## Material supplied
===============

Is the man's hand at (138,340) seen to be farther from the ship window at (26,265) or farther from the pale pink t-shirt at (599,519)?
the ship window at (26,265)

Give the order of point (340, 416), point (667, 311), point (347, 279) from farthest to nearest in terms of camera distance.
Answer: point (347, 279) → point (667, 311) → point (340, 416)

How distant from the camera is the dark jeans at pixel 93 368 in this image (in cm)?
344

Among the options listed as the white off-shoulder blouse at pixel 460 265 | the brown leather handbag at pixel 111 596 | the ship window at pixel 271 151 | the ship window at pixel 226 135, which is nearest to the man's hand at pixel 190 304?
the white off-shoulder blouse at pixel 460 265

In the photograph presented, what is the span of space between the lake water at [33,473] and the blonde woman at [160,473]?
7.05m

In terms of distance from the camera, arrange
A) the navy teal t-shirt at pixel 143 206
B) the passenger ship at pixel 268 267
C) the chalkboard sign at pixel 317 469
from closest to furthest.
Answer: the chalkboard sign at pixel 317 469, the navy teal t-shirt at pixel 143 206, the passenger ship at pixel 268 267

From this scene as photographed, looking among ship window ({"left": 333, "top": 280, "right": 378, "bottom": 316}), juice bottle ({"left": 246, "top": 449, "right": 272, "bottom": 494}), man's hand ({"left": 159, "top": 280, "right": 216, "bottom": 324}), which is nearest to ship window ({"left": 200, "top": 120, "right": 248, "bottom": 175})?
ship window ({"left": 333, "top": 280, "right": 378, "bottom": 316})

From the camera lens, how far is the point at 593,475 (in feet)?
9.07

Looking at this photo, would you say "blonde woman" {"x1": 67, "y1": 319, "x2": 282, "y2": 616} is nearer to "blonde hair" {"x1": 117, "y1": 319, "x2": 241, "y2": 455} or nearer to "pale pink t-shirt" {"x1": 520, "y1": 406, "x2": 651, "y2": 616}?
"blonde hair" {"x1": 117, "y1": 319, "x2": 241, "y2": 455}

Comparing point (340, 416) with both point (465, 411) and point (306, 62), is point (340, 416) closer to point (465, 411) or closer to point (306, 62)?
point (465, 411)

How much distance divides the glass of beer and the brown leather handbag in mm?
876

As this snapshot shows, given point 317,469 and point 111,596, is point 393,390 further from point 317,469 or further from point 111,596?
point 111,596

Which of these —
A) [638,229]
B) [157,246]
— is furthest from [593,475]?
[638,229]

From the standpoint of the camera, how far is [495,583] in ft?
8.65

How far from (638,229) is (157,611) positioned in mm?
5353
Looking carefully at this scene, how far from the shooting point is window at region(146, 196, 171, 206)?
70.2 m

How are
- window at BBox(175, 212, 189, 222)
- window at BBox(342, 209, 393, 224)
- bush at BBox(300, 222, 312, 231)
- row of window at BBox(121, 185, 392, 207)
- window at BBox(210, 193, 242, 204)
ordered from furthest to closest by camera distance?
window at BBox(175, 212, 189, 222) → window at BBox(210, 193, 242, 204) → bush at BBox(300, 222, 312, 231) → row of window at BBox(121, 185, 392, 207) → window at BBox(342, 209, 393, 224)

===============

## Work instructions
Render every line of the records above as a JSON list of strings, one string per line, with blank lines omitted.

## Correct response
[
  "Is the man's hand at (138,340) seen to be farther from the ship window at (26,265) or farther from the pale pink t-shirt at (599,519)?",
  "the ship window at (26,265)",
  "Give the order of point (340, 416), point (667, 311), point (347, 279) from farthest to nearest in terms of camera distance.",
  "Answer: point (347, 279) → point (667, 311) → point (340, 416)",
  "How distant from the camera is the dark jeans at pixel 93 368 in this image (in cm)?",
  "344",
  "Among the options listed as the white off-shoulder blouse at pixel 460 265 | the brown leather handbag at pixel 111 596 | the ship window at pixel 271 151 | the ship window at pixel 226 135, which is nearest to the man's hand at pixel 190 304?",
  "the white off-shoulder blouse at pixel 460 265",
  "In the photograph presented, what is the span of space between the lake water at [33,473] and the blonde woman at [160,473]?",
  "7.05m",
  "In terms of distance from the camera, arrange",
  "A) the navy teal t-shirt at pixel 143 206",
  "B) the passenger ship at pixel 268 267",
  "C) the chalkboard sign at pixel 317 469",
  "from closest to furthest.",
  "Answer: the chalkboard sign at pixel 317 469, the navy teal t-shirt at pixel 143 206, the passenger ship at pixel 268 267",
  "From this scene as photographed, looking among ship window ({\"left\": 333, \"top\": 280, \"right\": 378, \"bottom\": 316}), juice bottle ({\"left\": 246, \"top\": 449, \"right\": 272, \"bottom\": 494}), man's hand ({\"left\": 159, \"top\": 280, \"right\": 216, \"bottom\": 324}), which is nearest to ship window ({\"left\": 200, \"top\": 120, \"right\": 248, \"bottom\": 175})?",
  "ship window ({\"left\": 333, \"top\": 280, \"right\": 378, \"bottom\": 316})",
  "From the camera lens, how far is the point at 593,475 (in feet)?",
  "9.07",
  "Looking at this photo, would you say \"blonde woman\" {\"x1\": 67, \"y1\": 319, \"x2\": 282, \"y2\": 616} is nearer to \"blonde hair\" {\"x1\": 117, \"y1\": 319, \"x2\": 241, \"y2\": 455} or nearer to \"pale pink t-shirt\" {\"x1\": 520, \"y1\": 406, \"x2\": 651, \"y2\": 616}?",
  "\"blonde hair\" {\"x1\": 117, \"y1\": 319, \"x2\": 241, \"y2\": 455}",
  "Comparing point (340, 416) with both point (465, 411) and point (306, 62), is point (340, 416) closer to point (465, 411) or closer to point (306, 62)?",
  "point (465, 411)",
  "How much distance divides the glass of beer and the brown leather handbag in mm?",
  "876",
  "As this snapshot shows, given point 317,469 and point 111,596, is point 393,390 further from point 317,469 or further from point 111,596?",
  "point 111,596",
  "Which of these —",
  "A) [638,229]",
  "B) [157,246]",
  "— is furthest from [593,475]?",
  "[638,229]",
  "From the standpoint of the camera, how far is [495,583] in ft?",
  "8.65",
  "How far from (638,229) is (157,611) positioned in mm?",
  "5353",
  "Looking carefully at this scene, how far from the shooting point is window at region(146, 196, 171, 206)?",
  "70.2 m",
  "How are",
  "- window at BBox(175, 212, 189, 222)",
  "- window at BBox(342, 209, 393, 224)",
  "- bush at BBox(300, 222, 312, 231)",
  "- row of window at BBox(121, 185, 392, 207)",
  "- window at BBox(210, 193, 242, 204)",
  "ordered from furthest to closest by camera distance?",
  "window at BBox(175, 212, 189, 222) → window at BBox(210, 193, 242, 204) → bush at BBox(300, 222, 312, 231) → row of window at BBox(121, 185, 392, 207) → window at BBox(342, 209, 393, 224)"
]